Do you experience yourself as clothed in God’s power, as an agent of power, dressed in Christ’s regalia
Do we experience this congregation as a place where power is present and working? Are we getting free here – free of our self-loathing or self-righteousness, free of our partisan aspirations and our hatred, free of our debts and our past mistake?
Do we sense that power surrounds us, flows between us, overcoming what we think is impossible, unleashing joy?
Do you experience freedom to love boldly, gently, persistently in how you think and act and speak and suffer?
If we’d answer, yes – thanks be to God!
If we’d answer, no – then Jesus tells us what we need to do.
Luke tells us what the disciples did as they waited for the Spirit to come and clothe them with power. They received Jesus’ blessing, and they worshipped together with joy. Jesus’ last gesture in the Gospel of Luke is the gesture of blessing. He opens his pierced hands to them, and as he blesses them, he ascends into heaven. They – and we – abide in his unending blessing. We have to take this blessing to heart, to feel in our depths how much he loves us, how far he came for us, how much he endured to bring us into his glory.
“Beloved” – that’s the name he gives us. And as we relish that name together, bask in it together, experience the joy of it together, we will ready ourselves for his power of forgiveness. Jesus sent the Spirit upon a room full of people who were praying.

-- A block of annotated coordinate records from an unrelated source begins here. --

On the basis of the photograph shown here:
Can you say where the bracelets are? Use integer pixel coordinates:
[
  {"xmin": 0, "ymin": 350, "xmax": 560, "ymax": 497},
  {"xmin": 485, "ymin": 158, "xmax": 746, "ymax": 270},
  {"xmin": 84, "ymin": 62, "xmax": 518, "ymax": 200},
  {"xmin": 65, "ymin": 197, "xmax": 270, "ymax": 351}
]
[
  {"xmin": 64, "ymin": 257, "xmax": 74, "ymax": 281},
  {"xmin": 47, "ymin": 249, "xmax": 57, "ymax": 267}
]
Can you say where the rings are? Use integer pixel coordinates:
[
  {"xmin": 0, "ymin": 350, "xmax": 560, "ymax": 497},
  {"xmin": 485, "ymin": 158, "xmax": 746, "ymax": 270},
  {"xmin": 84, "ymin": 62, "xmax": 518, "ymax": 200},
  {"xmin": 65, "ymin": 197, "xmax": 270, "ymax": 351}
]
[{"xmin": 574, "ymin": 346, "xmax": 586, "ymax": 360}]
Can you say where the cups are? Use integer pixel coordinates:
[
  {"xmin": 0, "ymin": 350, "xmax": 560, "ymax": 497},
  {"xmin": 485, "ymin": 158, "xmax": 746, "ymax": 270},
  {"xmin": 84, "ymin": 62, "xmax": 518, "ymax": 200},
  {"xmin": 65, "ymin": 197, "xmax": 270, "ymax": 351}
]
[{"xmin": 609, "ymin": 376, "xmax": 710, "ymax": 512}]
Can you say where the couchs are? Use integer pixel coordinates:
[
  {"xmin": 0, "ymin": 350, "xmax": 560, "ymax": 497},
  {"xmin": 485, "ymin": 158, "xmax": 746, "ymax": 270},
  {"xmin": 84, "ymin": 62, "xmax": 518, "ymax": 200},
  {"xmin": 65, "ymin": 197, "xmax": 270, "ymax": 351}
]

It’s easy, perhaps, for us to point out the abuses of power by Christians in our context while remaining stuck in a disempowered state of mind. But the truth is that God’s power envelopes us right here, right now. “Today is the day of salvation.”
Jesus gave us the Spirit so that we might continue his ministry among the poor and poor in spirit. Even in the smallest of acts – a smile, a meal delivered, a visit made, a gift given, a preference relinquished, a beauty named, an invitation offered, an insult or misunderstanding let alone – even in these small acts of freedom, we exercise the power of God release kindness into the world.
May God clothe us with power. Not like body armor… not like a suit and tie… not like a bumper-sticker emblazoned T-shirt. No, more like the simple, broken in clothes you’d put on to help your neighbor weed her yard or tidy up her garage or sit on her porch and listen to her story. May we be empowered to be free and set free, to lift up, to love.
In Jesus’ name, Amen.
1 First Nations Version: An Indigenous Translation of the New Testament (Downers Grove: InterVarsity Press, 2021), 163.